將下面這篇關於《父親母親》的劇評全文逐字照錄一遍。

閱讀文章:
#####
同黨劇團《父親母親》
時間:2024年8月6日,周五19:30
地點:臺北表演藝術中心藍盒子
說實話,這個作品在短短幾年內,能夠三度重演,而且叫好口碑與日俱增(但據主創者邱安忱所言,這戲自首演檔開演至今,竟然從未滿座過?),六位精彩的演員卡司陣容也維持不變,可以看得出來其彼此之間的默契越來越好,這對於戲的精純度來說,也至關重要,戲也越來越好看。
#####
所附資料:
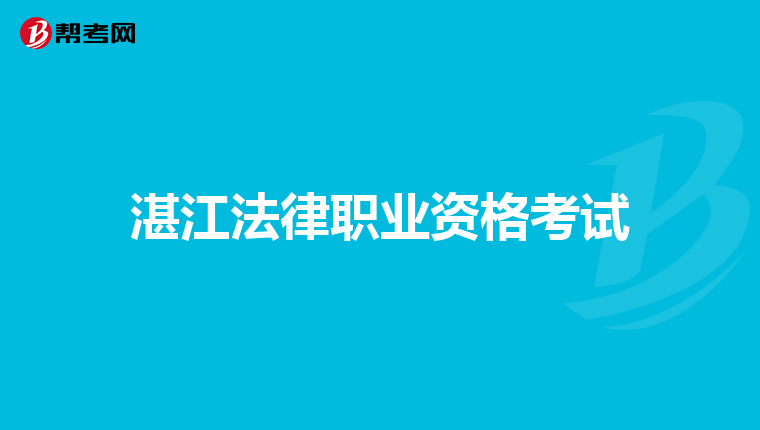 湛江法律职业资格考试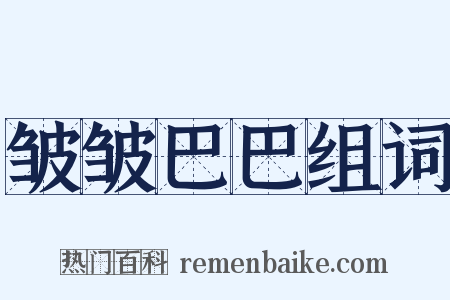 皱皱巴巴组词是什么意思的图片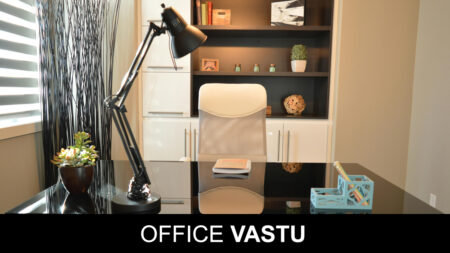 Office Vastu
#####
本題解答:
同黨劇團《父親母親》
時間:2024年8月6日,周五19:30
地點:臺北表演藝術中心藍盒子
說實話,這個作品在短短幾年內,能夠三度重演,而且叫好口碑與日俱增(但據主創者邱安忱所言,這戲自首演檔開演至今,竟然從未滿座過?),六位精彩的演員卡司陣容也維持不變,可以看得出來其彼此之間的默契越來越好,這對於戲的精純度來說,也至關重要,戲也越來越好看。